OSKAR ÉDITEUR
2023
9791021408067
À PARTIR DE 12 ANS ET +
: Lucilla, 15 ans, à la mort de sa mère décide de se rendre au Ludus de Lugdunum pour y être engagée comme Gladiatrice. C'est une attraction qui plait au public des arènes: qui sont ses femmes qui cèdent à l'appel de la lutte entre elles devant un public et qui en accepteront les conséquences mortelles?
Attention, ça va faire mal!
Comme leurs confrères masculin, ces dames vont offrir un peu de divertissement sous des noms de scène.
Tandis que certains gladiateurs économiseront leurs gains pour regagner leur liberté, Lucilla acceptera, comme certaines autres femmes libres, de signer un contrat d'employées dont les termes seront les mêmes que ceux des esclaves: son employeur aura droit de vie et de mort ou de la corriger si elle se montre indocile.
Dans quelle affaire Lucilla s'est-elle fourrée?
Un peu entrainée au maniement des épées par son oncle Caïus, ancien gladiateur mort au combat, Lucilla cherchera à en savoir plus ses origines cachées - pour sa sécurité, disait sa mère - ?
Lucilla enquêtera sur la disparition inexpliquée d'une star de l'arène surnommé " Tigrus" et de la mère du gladiateur n'ayant plus donné signes de vie depuis qu'elle s'était rendue elle-même au Ludus pour chercher son fils.
Y évoquer le nom de Tigrus est presque interdit, par superstition.
Nous suivrons donc les pas prudents de Lucilla pour trouver des traces des disparus dans les rues et la poussière de l'arène, tentant discrètement de délier les langues tout en échappant un peu à la surveillance de son "propriétaire".

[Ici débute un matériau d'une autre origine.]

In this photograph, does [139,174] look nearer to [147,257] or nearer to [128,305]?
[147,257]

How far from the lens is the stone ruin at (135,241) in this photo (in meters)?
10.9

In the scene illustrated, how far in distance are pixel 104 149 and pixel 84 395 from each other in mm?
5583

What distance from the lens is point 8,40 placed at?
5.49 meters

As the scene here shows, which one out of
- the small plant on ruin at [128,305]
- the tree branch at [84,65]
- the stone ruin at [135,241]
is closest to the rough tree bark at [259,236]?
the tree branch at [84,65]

Longue vie à "Daphné", la nouvelle recrue de l'arène!
Surtout ne pas y laisser la vie par son manque d'expérience au combat ou parce qu'elle questionnera les mauvaises personnes.

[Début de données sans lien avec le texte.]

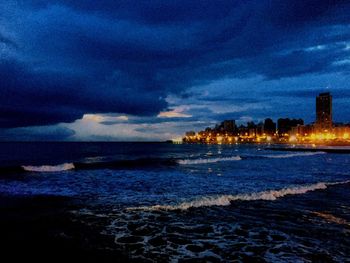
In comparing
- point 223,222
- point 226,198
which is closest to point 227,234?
point 223,222

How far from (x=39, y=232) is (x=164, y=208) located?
6128 millimetres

Beaucoup se lanceront dans cette aventure les yeux fermées à cause de l'annonce de l'auteure, déja un peu convaincus d'un certain gain de qualité sur l'aventure historique avec Catherine Cuenca en littérature jeunesse. Ça sera évidemment à confirmer, jeunes lecteurs.
Catherine Cuenca, ce sont des héroïnes, braves et intrépides, c'est le voyage dans le temps coincée à l'époque de la Révolution française, c'est la chasse aux sorcières dans l'Italie de la Renaissance, c'est se lancer à la poursuite de l'assassin de femmes à Paris en 1849 dans ses quartiers sombres grouillant de voleurs, c'est la "Reconquista" catholique des territoires espanols encore sous la domination musulmane au Moyen-Âge.
Chaque aventure avec ces héroïnes, souvent adolescentes, seront un moyen acessible et palpitant d'aborder des périodes historiques avec facilité et de contracter le délicieux virus de la lecture.
Chacune de ses héroïnes va défier une société peu égalitaire du sort et de la parole des femmes.
Comme beaucoup de domaines historiques de l'Art, un tri est fait, il y a tellement de choses à découvrir et à porter à la connaissance du public.
On ne sait pas tout sur le destin des femmes au fil du temps, leur statut n'invitait pas toujours à un devoir de mémoire.
Aujourd'hui, nombre d'auteures et auteurs rempliront les mémoires des lecteurs, complèteront d'anecdotes intéressantes, de pratiques féminines peu connues au travers du filtre de la fiction, comme ici: avec les femmes-gladiateurs.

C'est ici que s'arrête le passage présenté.